■ Task data
☆ ☆ ☆ ☆ ☆ ☆ ☆
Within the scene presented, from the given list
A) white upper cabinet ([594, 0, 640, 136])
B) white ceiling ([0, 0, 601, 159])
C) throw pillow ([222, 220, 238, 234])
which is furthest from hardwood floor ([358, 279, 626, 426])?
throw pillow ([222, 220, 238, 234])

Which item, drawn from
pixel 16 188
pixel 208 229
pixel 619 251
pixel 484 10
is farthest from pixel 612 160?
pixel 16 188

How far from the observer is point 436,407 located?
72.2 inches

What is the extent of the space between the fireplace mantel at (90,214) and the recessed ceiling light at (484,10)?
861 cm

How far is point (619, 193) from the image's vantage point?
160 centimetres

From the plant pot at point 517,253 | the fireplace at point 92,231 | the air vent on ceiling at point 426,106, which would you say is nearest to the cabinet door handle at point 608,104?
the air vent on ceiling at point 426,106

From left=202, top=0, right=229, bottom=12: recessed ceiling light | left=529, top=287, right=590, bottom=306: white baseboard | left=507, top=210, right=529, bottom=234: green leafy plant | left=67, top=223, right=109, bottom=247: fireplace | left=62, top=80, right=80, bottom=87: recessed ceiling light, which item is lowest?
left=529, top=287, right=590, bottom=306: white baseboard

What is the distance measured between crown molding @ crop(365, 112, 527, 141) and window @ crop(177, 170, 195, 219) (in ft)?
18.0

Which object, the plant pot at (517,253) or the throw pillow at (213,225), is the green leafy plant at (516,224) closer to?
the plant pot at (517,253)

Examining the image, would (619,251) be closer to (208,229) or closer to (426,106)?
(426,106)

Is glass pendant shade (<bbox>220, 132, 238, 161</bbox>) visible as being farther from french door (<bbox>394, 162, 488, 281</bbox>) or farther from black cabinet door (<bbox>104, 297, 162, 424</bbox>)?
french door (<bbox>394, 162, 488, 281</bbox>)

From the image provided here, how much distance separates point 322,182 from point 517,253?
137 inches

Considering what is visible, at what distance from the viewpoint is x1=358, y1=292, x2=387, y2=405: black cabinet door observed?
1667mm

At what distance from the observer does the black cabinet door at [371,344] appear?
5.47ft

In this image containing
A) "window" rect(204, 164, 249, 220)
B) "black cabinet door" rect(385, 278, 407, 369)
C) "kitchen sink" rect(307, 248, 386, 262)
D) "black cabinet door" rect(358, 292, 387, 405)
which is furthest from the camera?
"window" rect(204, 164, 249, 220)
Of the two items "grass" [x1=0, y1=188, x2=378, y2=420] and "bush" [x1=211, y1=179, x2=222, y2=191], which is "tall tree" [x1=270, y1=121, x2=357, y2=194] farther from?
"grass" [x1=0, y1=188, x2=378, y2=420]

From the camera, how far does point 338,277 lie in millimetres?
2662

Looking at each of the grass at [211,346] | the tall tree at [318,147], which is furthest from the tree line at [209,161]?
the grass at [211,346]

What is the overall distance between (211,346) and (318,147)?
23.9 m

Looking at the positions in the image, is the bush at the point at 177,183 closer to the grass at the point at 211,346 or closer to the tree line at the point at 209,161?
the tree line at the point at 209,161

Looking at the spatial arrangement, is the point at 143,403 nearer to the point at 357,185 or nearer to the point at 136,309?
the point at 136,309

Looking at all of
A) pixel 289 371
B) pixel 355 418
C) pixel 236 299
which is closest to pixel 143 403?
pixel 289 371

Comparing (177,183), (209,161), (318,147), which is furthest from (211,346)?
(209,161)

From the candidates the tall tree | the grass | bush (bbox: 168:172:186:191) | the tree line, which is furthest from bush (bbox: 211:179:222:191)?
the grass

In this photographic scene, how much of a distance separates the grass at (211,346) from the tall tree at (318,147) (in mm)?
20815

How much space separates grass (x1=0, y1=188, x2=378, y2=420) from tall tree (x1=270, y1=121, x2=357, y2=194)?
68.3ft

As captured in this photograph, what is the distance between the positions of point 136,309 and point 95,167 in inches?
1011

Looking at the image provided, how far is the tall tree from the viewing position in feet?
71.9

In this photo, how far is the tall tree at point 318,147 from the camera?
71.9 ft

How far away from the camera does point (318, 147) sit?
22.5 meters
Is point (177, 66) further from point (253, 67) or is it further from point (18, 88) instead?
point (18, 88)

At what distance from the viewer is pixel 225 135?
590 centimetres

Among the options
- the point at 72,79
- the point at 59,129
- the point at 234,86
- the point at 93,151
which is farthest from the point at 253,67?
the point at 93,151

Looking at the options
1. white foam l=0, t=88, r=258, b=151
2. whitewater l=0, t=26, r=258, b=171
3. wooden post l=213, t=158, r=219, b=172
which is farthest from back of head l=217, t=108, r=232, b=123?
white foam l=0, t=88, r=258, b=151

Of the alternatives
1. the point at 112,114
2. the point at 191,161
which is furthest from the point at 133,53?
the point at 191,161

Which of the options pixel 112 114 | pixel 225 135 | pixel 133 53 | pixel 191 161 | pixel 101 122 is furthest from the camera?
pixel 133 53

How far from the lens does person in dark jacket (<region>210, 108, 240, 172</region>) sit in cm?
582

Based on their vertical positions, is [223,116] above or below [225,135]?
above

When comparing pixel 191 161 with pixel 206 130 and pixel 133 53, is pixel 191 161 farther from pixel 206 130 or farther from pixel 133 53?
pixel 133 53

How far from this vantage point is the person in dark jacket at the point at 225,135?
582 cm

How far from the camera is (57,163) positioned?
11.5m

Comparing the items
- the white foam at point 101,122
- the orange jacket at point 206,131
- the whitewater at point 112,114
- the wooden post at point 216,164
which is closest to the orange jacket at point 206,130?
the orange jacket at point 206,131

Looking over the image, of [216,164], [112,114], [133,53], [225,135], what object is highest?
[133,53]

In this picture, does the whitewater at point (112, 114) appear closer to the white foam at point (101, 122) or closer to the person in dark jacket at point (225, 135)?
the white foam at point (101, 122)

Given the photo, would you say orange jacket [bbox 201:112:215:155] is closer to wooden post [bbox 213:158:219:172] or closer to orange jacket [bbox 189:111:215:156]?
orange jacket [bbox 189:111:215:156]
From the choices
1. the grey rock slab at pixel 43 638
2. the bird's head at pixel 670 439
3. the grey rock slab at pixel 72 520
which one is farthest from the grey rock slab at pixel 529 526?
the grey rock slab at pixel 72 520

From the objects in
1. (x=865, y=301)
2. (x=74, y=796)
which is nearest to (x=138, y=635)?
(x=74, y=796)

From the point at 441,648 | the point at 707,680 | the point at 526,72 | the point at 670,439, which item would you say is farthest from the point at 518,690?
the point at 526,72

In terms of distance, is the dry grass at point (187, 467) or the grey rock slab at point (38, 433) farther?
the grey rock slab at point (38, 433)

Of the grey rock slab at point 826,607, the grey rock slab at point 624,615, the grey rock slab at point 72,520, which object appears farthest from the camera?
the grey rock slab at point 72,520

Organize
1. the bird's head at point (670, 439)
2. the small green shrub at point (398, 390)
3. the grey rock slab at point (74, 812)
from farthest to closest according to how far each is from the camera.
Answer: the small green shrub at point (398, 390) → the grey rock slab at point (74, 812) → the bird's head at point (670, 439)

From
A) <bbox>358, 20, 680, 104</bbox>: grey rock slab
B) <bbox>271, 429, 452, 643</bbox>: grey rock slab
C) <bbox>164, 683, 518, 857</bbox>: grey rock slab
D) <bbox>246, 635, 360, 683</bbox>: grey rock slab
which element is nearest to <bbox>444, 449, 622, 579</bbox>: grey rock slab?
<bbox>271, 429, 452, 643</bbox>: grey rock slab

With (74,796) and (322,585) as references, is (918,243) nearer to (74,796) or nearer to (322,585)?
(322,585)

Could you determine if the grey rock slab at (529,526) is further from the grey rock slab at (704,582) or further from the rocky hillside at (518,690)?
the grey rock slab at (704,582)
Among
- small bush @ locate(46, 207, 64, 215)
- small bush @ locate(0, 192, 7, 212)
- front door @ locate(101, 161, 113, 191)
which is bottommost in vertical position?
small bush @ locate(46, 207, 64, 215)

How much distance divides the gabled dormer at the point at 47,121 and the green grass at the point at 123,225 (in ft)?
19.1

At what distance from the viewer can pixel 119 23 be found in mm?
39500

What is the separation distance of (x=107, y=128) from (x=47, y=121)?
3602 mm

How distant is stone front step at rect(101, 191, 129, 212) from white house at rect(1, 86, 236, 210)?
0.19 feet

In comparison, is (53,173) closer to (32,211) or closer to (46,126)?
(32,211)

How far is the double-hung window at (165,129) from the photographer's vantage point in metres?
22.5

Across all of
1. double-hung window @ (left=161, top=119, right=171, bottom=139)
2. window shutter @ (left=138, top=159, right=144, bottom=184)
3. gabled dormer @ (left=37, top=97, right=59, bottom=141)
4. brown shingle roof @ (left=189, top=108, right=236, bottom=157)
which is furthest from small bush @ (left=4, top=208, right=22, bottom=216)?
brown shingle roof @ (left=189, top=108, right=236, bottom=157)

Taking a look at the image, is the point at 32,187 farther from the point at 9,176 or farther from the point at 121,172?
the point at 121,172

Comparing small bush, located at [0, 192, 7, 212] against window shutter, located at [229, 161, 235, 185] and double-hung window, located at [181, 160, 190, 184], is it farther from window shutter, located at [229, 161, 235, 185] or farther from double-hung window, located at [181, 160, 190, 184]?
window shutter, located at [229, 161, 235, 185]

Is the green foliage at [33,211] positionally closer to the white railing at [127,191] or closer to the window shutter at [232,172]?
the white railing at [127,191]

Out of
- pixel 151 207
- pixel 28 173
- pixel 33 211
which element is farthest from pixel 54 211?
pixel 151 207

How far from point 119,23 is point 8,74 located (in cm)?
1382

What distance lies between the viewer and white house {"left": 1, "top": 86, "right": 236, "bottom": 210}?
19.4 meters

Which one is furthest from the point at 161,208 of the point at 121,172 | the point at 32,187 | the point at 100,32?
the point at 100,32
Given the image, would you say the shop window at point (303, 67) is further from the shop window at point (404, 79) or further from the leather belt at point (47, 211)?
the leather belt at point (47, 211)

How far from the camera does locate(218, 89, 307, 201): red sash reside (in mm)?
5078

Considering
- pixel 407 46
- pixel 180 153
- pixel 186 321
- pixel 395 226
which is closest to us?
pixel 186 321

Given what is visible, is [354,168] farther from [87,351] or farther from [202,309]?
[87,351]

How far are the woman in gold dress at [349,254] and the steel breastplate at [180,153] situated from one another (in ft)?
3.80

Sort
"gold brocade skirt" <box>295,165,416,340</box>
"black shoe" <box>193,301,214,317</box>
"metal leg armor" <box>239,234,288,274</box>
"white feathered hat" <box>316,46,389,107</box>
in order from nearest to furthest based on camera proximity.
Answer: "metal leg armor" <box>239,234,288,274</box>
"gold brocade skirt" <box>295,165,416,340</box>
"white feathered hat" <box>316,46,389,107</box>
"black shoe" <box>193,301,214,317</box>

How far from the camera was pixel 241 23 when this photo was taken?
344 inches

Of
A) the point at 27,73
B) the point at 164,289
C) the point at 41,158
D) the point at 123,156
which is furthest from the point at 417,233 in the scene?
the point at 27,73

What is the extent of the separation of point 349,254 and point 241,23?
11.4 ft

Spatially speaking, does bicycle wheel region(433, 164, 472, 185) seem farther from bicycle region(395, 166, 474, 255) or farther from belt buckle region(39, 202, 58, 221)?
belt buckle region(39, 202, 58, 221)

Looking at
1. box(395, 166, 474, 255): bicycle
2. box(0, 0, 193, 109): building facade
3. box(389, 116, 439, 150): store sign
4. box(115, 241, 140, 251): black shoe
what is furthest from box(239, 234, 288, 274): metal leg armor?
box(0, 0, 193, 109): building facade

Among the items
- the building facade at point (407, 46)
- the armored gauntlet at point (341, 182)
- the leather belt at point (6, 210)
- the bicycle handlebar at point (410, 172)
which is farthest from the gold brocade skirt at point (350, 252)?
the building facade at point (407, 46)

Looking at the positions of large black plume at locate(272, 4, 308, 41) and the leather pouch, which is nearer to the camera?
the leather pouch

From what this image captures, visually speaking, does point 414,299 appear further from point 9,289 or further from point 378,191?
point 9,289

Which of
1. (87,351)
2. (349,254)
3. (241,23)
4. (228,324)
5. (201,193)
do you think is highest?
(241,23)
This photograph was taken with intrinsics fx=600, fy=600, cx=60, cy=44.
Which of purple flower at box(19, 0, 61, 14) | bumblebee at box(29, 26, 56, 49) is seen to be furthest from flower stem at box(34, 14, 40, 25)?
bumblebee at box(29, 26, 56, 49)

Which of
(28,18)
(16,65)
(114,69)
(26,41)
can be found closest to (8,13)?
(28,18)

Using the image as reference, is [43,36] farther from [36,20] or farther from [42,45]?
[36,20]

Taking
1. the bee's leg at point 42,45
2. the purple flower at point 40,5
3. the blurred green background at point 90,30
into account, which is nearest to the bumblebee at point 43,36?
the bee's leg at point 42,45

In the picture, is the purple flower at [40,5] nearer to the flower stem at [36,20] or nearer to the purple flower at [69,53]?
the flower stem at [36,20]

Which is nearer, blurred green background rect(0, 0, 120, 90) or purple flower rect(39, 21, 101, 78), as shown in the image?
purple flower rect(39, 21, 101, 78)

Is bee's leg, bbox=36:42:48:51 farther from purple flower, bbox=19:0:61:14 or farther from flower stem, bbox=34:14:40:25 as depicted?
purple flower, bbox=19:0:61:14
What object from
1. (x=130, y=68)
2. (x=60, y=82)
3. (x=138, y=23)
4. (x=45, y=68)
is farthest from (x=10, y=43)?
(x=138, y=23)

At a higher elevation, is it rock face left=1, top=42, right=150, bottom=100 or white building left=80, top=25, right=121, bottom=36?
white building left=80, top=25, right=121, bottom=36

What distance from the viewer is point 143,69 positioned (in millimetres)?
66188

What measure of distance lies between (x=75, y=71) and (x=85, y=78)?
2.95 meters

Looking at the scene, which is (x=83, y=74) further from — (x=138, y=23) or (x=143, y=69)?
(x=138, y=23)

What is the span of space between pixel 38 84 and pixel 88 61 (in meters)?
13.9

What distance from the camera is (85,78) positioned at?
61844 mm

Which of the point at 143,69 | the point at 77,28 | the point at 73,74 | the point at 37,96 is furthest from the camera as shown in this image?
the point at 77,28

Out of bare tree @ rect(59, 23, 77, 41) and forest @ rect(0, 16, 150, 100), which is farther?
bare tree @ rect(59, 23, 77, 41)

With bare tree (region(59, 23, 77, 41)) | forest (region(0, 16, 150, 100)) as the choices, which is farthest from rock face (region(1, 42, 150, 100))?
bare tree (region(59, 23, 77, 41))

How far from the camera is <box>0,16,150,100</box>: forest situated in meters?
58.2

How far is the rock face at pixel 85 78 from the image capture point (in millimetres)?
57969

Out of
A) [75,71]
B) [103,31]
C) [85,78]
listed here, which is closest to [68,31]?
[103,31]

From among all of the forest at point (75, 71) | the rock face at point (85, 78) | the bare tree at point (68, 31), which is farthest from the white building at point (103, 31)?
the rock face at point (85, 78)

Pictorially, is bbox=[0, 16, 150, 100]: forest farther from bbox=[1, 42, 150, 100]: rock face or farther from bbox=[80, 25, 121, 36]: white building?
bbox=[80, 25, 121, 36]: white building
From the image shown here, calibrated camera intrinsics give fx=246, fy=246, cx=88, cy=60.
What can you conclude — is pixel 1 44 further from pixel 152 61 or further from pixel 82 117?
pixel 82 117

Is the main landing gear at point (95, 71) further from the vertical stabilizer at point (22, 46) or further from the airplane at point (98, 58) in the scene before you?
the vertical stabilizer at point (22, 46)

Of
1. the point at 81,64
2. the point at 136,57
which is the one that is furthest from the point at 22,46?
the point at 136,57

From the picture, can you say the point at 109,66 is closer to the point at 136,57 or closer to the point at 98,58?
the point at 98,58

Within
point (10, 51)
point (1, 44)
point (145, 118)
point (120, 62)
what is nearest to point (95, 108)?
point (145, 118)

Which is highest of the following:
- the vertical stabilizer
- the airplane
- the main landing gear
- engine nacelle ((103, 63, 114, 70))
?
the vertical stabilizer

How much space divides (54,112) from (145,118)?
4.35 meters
☆ ☆ ☆ ☆ ☆ ☆ ☆
■ What to do
Set out exactly the run of lines that begins at the line holding "From the image shown" and ends at the last line of the data.

■ Task result
From the image shown here, calibrated camera intrinsics give fx=246, fy=246, cx=88, cy=60.
What can you conclude — is pixel 1 44 further from pixel 152 61 or further from pixel 82 117?
pixel 82 117

Is the main landing gear at point (95, 71) further from the vertical stabilizer at point (22, 46) or further from the airplane at point (98, 58) in the scene before you?
the vertical stabilizer at point (22, 46)

Of
1. the point at 81,64
2. the point at 136,57
which is the one that is furthest from the point at 22,46?
the point at 136,57

From the picture, can you say the point at 109,66 is closer to the point at 136,57 or closer to the point at 98,58?
the point at 98,58

Within
point (10, 51)
point (1, 44)
point (145, 118)
point (120, 62)
what is nearest to point (95, 108)?
point (145, 118)

Which is highest of the following:
- the vertical stabilizer
- the airplane
- the main landing gear
- engine nacelle ((103, 63, 114, 70))
?
the vertical stabilizer

How much space divides (54,112) from (145,118)?
4.35 meters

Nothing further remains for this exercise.